[Rows from a spatial question set]

☆ ☆ ☆

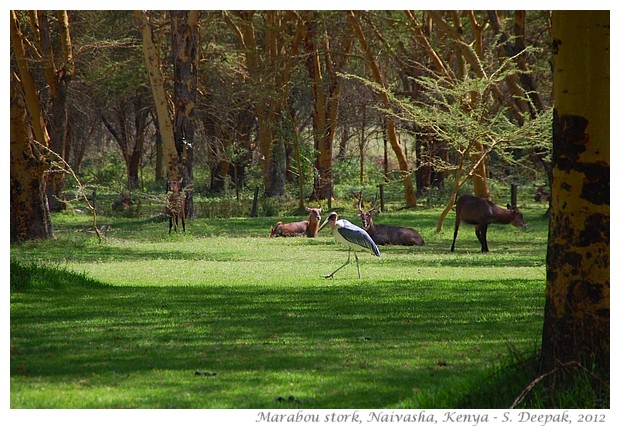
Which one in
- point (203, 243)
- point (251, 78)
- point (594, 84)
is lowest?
point (203, 243)

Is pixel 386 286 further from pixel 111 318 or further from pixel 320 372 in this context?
pixel 320 372

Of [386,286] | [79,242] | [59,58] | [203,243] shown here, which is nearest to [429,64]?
[59,58]

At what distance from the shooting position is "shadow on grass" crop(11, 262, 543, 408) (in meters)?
8.34

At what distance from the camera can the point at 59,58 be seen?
37.6 m

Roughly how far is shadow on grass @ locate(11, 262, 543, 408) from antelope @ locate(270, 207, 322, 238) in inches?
558

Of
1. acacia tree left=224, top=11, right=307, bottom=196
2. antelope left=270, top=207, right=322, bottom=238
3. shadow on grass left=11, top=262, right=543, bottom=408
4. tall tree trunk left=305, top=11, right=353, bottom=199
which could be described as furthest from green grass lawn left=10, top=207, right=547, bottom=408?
tall tree trunk left=305, top=11, right=353, bottom=199

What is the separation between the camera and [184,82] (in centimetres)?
3272

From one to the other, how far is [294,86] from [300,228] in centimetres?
1421

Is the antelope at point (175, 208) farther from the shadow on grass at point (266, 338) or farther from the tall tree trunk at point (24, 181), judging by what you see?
the shadow on grass at point (266, 338)

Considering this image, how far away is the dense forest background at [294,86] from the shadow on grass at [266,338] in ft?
51.0

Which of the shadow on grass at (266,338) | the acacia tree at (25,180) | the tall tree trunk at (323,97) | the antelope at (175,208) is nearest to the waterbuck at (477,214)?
the antelope at (175,208)

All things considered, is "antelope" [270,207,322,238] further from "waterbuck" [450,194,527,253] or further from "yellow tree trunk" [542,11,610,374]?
"yellow tree trunk" [542,11,610,374]

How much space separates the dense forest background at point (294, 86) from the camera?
31281 mm

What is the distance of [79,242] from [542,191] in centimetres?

☆ ☆ ☆

### What you will do
Lay out all of the rows above as a JSON array of strings, one string per line, dropping blank lines and leaving the pictures out.

### In response
[
  "Which one in",
  "- point (203, 243)",
  "- point (251, 78)",
  "- point (594, 84)",
  "is lowest?",
  "point (203, 243)",
  "Is pixel 386 286 further from pixel 111 318 or further from pixel 320 372 in this context?",
  "pixel 320 372",
  "Of [386,286] | [79,242] | [59,58] | [203,243] shown here, which is nearest to [429,64]?",
  "[59,58]",
  "At what distance from the shooting position is \"shadow on grass\" crop(11, 262, 543, 408) (in meters)?",
  "8.34",
  "At what distance from the camera can the point at 59,58 be seen?",
  "37.6 m",
  "Roughly how far is shadow on grass @ locate(11, 262, 543, 408) from antelope @ locate(270, 207, 322, 238) in inches?",
  "558",
  "Of",
  "1. acacia tree left=224, top=11, right=307, bottom=196",
  "2. antelope left=270, top=207, right=322, bottom=238",
  "3. shadow on grass left=11, top=262, right=543, bottom=408",
  "4. tall tree trunk left=305, top=11, right=353, bottom=199",
  "which could be described as furthest from green grass lawn left=10, top=207, right=547, bottom=408?",
  "tall tree trunk left=305, top=11, right=353, bottom=199",
  "What is the separation between the camera and [184,82] (in centimetres)?",
  "3272",
  "From one to the other, how far is [294,86] from [300,228] in centimetres?",
  "1421",
  "Is the antelope at point (175, 208) farther from the shadow on grass at point (266, 338) or farther from the tall tree trunk at point (24, 181), judging by what you see?",
  "the shadow on grass at point (266, 338)",
  "Considering this image, how far away is the dense forest background at [294,86] from the shadow on grass at [266,338] in ft?",
  "51.0",
  "Which of the shadow on grass at (266,338) | the acacia tree at (25,180) | the tall tree trunk at (323,97) | the antelope at (175,208) is nearest to the waterbuck at (477,214)?",
  "the antelope at (175,208)",
  "All things considered, is \"antelope\" [270,207,322,238] further from \"waterbuck\" [450,194,527,253] or further from \"yellow tree trunk\" [542,11,610,374]?",
  "\"yellow tree trunk\" [542,11,610,374]",
  "How much space separates the dense forest background at point (294, 86) from the camera?",
  "31281 mm",
  "What is the distance of [79,242] from [542,191] in centimetres?"
]